**TASK GOAL**
The lines to be copied run from the one containing "At what distance from the vantage" to the end of the material below; reproduce them exactly, including both ends, and nothing more.

**STORED DATA**
((
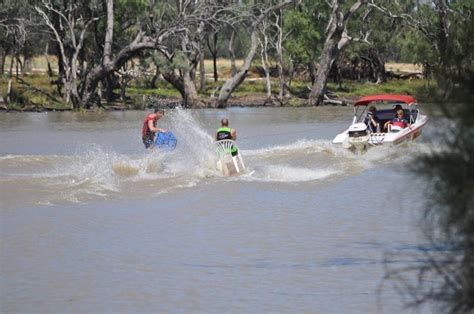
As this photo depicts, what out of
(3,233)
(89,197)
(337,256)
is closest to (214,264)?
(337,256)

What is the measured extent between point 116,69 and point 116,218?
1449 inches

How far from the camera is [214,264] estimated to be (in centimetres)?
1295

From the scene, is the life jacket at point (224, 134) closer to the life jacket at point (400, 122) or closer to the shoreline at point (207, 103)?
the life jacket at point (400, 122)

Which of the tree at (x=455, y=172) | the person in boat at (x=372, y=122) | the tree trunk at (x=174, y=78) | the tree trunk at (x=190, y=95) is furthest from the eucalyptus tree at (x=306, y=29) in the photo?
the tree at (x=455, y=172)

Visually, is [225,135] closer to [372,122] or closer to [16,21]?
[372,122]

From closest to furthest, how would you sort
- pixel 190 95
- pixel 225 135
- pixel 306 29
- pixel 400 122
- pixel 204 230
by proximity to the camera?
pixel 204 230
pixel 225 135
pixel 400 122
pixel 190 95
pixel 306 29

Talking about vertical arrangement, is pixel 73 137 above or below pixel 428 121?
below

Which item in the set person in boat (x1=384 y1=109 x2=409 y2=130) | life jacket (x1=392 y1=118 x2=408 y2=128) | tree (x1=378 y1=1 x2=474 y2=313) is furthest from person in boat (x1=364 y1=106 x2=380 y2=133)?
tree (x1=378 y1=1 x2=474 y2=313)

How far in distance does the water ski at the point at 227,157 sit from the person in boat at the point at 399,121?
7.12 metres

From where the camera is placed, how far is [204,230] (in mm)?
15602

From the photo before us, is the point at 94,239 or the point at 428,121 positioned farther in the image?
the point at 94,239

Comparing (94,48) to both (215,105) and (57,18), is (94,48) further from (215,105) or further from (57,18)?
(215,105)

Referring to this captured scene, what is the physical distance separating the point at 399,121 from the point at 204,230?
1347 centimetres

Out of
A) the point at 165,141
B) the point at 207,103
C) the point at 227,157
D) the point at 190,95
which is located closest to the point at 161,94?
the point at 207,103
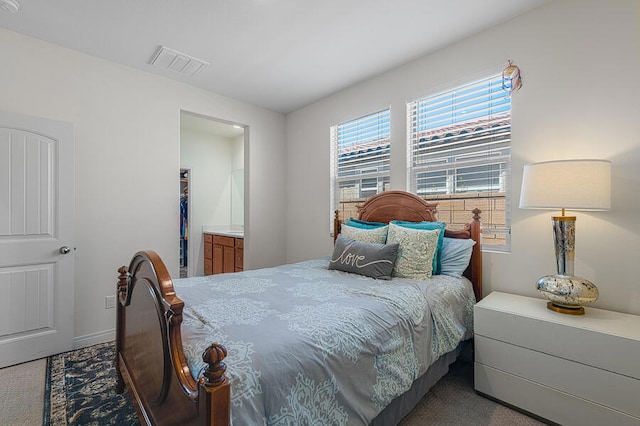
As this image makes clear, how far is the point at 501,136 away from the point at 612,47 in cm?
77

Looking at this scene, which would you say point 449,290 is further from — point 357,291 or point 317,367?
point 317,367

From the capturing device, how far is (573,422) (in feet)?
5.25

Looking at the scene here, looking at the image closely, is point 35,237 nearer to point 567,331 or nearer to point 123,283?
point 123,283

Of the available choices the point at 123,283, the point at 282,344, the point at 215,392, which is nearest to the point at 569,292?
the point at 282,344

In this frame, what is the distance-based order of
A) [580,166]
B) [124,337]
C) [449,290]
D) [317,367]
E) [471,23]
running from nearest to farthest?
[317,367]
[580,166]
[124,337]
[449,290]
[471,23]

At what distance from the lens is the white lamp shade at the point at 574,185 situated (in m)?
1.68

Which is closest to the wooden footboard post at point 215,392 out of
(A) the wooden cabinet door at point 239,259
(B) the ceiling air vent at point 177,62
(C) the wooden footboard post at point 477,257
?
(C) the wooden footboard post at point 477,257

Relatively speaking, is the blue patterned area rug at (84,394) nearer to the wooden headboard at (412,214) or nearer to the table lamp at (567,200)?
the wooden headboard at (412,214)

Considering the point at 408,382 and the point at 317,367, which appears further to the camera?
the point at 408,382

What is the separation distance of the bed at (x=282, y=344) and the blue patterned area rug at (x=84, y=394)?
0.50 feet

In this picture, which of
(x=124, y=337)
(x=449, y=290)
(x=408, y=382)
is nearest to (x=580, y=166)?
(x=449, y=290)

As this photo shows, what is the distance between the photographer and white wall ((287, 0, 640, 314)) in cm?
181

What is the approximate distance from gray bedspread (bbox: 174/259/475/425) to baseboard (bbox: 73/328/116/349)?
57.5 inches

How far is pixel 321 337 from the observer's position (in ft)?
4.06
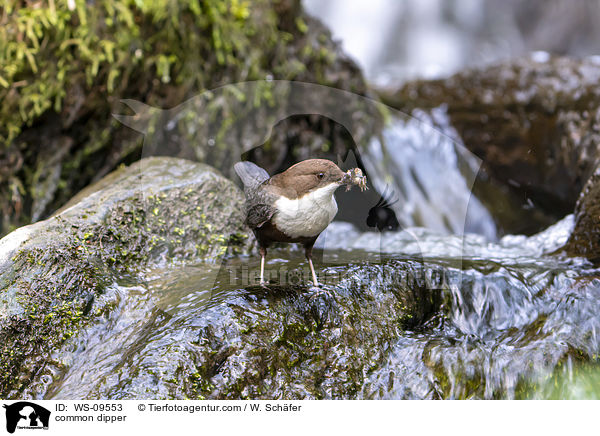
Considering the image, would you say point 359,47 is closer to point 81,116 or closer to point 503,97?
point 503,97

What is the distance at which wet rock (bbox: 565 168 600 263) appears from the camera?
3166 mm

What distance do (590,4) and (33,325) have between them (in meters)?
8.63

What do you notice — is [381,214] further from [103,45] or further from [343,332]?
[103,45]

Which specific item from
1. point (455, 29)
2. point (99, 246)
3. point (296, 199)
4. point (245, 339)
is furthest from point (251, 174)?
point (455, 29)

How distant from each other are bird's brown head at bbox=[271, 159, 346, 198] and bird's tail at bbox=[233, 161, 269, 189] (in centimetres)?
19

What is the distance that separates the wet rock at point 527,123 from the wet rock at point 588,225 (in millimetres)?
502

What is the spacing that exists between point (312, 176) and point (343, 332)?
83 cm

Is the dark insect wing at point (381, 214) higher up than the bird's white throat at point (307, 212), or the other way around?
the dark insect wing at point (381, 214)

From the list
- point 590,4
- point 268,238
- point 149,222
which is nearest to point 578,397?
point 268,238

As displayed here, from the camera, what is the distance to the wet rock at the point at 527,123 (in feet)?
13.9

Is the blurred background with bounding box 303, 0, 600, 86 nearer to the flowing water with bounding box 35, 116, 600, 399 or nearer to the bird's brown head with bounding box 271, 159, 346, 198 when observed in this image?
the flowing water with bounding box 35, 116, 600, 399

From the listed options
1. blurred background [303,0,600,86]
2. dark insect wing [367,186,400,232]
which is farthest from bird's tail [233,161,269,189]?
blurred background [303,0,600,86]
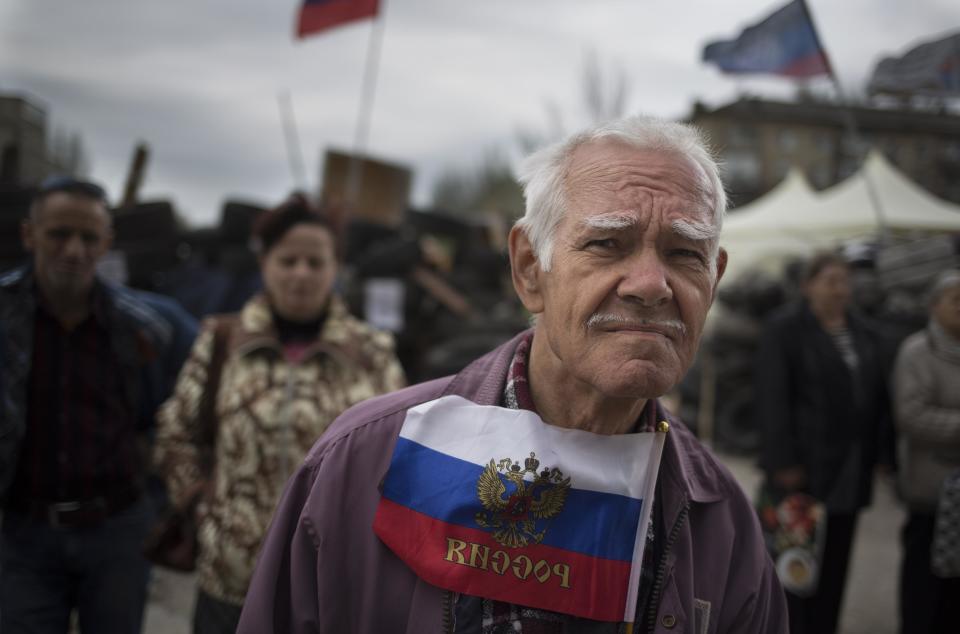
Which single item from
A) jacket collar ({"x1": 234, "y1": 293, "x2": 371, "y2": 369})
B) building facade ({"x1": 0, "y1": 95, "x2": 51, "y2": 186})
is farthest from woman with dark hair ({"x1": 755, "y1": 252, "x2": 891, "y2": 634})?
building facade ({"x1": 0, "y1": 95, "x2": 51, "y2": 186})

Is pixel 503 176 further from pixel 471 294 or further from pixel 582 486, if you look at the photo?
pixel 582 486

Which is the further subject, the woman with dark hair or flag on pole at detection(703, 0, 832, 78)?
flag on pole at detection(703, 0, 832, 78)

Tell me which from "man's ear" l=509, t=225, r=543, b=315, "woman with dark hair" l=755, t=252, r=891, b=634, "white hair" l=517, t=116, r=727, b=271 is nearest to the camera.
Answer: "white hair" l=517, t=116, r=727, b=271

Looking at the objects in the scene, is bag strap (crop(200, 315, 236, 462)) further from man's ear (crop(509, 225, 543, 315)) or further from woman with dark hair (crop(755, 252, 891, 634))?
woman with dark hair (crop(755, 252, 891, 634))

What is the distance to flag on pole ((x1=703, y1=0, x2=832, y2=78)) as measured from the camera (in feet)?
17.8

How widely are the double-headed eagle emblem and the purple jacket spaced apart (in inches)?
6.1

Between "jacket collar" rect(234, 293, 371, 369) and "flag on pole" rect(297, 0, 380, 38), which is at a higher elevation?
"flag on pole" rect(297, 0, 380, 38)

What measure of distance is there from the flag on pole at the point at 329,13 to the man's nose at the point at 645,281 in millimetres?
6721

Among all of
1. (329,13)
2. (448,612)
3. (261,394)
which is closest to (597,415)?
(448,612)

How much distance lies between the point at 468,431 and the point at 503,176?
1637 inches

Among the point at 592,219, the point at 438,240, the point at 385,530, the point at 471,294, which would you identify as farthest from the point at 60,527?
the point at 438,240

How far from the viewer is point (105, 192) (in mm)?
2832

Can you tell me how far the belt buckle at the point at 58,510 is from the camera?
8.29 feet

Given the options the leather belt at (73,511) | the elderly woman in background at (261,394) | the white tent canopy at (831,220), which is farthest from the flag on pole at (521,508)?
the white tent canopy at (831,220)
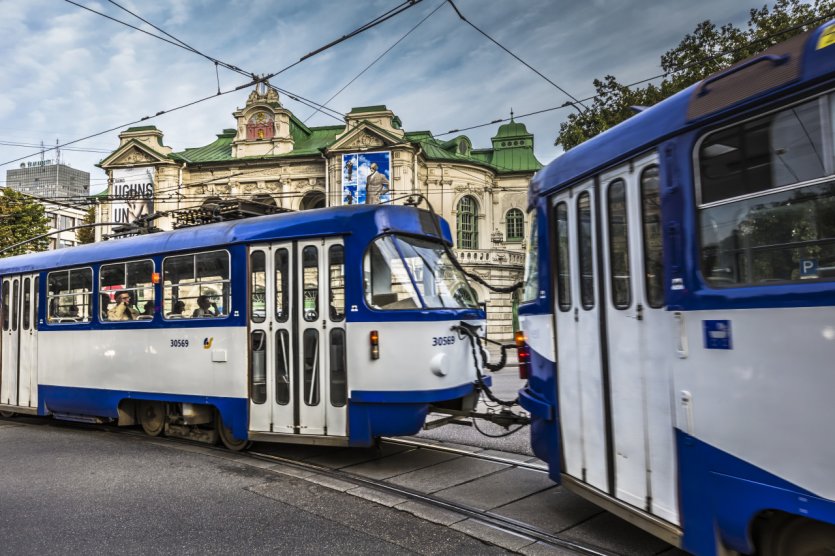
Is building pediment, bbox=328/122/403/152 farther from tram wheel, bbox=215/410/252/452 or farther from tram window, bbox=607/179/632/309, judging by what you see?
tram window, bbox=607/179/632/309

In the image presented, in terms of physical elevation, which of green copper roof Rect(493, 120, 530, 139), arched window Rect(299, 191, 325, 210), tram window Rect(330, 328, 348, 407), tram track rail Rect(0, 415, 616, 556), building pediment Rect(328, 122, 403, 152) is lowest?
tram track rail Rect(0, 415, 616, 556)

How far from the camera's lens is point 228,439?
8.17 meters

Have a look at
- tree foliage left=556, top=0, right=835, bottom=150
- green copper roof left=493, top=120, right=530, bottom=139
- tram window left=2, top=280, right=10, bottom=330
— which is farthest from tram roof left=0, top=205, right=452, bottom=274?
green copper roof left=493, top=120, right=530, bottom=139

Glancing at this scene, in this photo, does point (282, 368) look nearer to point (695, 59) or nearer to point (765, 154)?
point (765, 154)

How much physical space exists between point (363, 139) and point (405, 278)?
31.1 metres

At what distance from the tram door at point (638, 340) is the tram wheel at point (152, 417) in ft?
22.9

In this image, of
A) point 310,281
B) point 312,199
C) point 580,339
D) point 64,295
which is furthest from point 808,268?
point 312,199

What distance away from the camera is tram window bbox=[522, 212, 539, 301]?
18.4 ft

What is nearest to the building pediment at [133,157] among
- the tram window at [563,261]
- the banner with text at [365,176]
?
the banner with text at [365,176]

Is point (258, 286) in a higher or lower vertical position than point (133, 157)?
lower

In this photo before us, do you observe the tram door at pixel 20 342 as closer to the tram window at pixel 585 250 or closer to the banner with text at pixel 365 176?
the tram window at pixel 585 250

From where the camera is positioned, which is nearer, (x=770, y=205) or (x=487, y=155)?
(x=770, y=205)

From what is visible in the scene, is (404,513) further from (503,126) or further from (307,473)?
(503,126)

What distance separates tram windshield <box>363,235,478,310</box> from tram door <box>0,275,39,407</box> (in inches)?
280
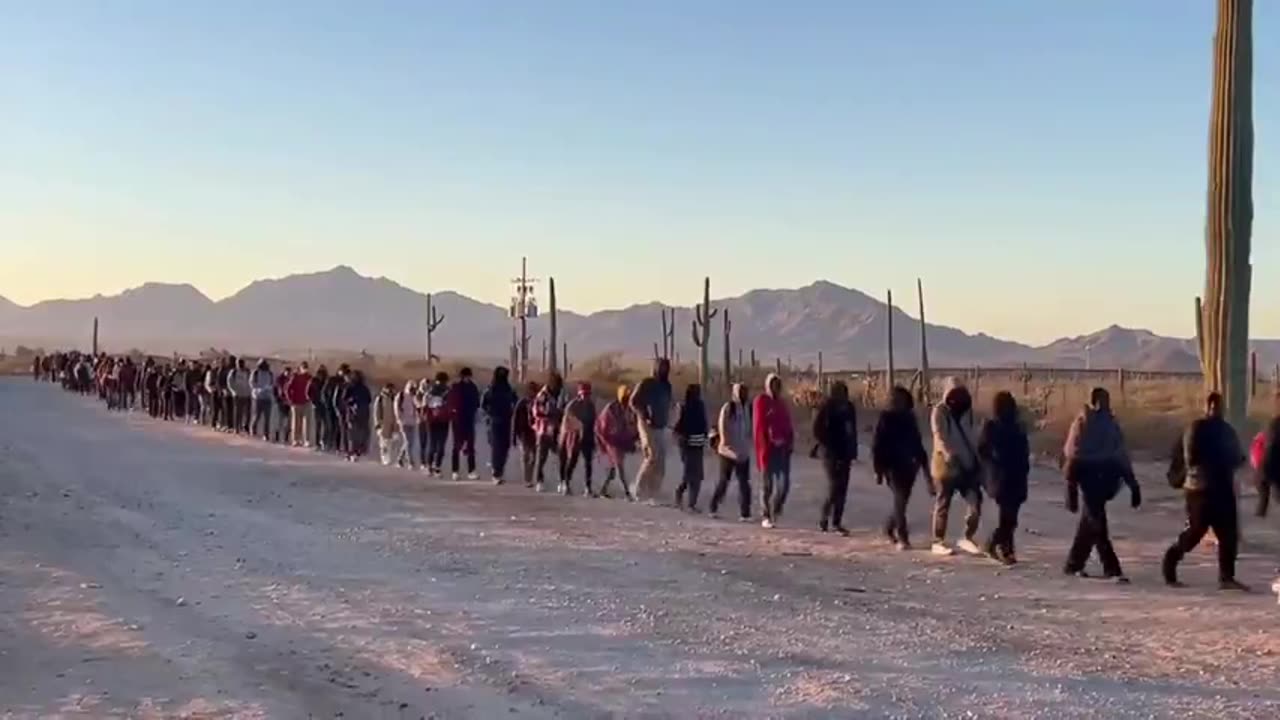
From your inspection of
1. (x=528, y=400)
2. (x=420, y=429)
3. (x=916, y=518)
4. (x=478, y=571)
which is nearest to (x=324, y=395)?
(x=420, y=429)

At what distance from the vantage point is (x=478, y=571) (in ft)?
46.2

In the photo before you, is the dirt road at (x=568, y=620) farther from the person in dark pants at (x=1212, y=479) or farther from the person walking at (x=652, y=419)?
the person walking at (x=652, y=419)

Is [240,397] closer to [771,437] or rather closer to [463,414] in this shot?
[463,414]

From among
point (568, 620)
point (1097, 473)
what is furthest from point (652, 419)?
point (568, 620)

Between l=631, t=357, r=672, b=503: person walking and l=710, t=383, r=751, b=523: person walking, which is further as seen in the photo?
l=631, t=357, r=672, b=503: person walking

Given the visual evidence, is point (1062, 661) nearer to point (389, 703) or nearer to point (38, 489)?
))
**TASK RESPONSE**
At what distance from the vantage point is (x=478, y=571) (in ft)?
46.2

In the photo before you, is the dirt road at (x=568, y=620) farther from the person in dark pants at (x=1212, y=479) or farther from the person walking at (x=652, y=419)?
the person walking at (x=652, y=419)

Is [240,397] closer to [771,437] or rather closer to [463,414] in this shot?
[463,414]

From among
point (568, 620)
point (1097, 473)
what is furthest from point (652, 419)?
point (568, 620)

Between l=631, t=357, r=672, b=503: person walking and l=710, t=383, r=751, b=523: person walking, which is further as seen in the photo?
l=631, t=357, r=672, b=503: person walking

Given the visual evidence, is point (1062, 661) nearer to point (389, 703) or nearer to point (38, 489)?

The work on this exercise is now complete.